7-10 NOVEMBRE 2012
Facultat de Geografia i Història - Universitat de Barcelona
Dimecres 7/11/2012
Dijous 8/11/2012
Divendres 9/11/2012
Dissabte 10/11/2012
From Public Places to State of Exception Zones:Istanbul’s Alevi Populated, Leftist Identified Neighborhoods
Department of Anthropology (dy75@cornell.edu)
Abstract
Drawing on the experiences of Alevi community in urban Turkey, the paper I would like to present will discuss the ways in which a marginalized community became one of the central forces of revolutionary struggle by the 1970s. Alevism is a liberal and even secular sect of Islam, which has been associated with left-wing politics. Mass migration of the Alevi community to the big cites began in the 1970s as a result of a number of violent nationalists attacks they faced in their hometowns. First, the paper will discuss the ways in which Alevi populated neighborhoods have become the places of revolutionary left in Turkey. After discussing the activist history of these neighborhoods and its significance in Turkey’s history of opposition and resistance, the paper will point out different governmental techniques and state performances that led to social and spatial isolation of these neighbourhoods. The paper will argue that Alevi neighbourhoods, in which autonomous governments established in the 70s, were one of the most crucial public spaces in Istanbul that allowed transformative multi-ethnic and interclass interactions/encounters.
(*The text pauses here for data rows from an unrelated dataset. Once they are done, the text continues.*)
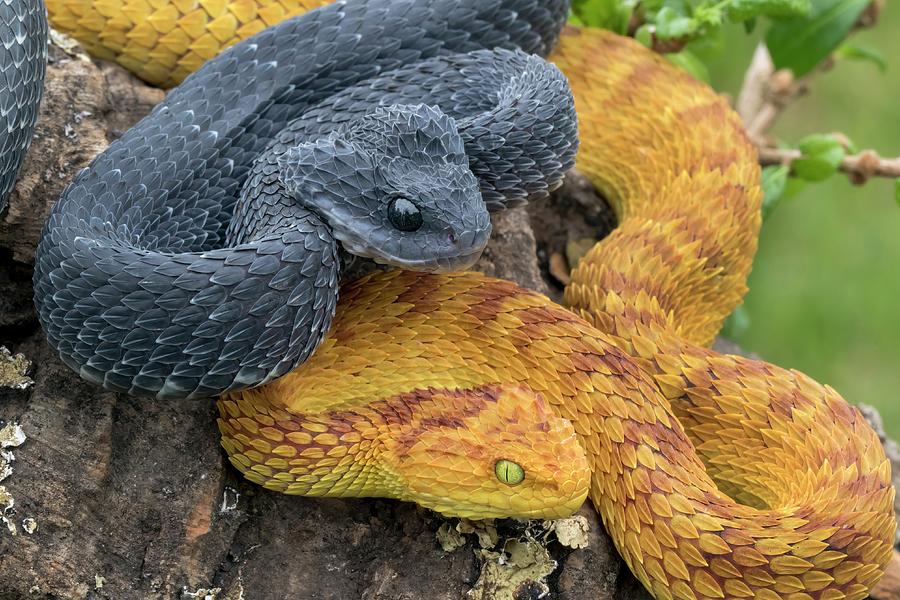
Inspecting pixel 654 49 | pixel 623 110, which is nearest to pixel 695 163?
pixel 623 110

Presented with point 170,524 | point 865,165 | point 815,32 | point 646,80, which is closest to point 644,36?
point 646,80

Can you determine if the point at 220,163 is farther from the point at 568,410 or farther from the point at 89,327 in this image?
the point at 568,410

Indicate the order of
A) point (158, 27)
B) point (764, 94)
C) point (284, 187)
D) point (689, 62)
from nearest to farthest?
point (284, 187), point (158, 27), point (689, 62), point (764, 94)

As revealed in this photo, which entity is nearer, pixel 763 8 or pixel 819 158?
pixel 763 8

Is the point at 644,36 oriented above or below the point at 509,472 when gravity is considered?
above

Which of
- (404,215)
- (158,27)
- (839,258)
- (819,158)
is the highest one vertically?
(404,215)

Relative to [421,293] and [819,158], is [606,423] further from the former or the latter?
[819,158]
However, by the 1990s in relation to the development of unofficial state of exception policies in the urban space where politically “dangerous” populations live, these neighbourhoods turned into isolated places in which fear and violence prevails. The paper will illustrate the processes and governmental techniques that contributed to reconstruction of these neighbourhoods as “state of exception” zones and analyse the effects of these processes not only on the Alevi community but also on the urban life.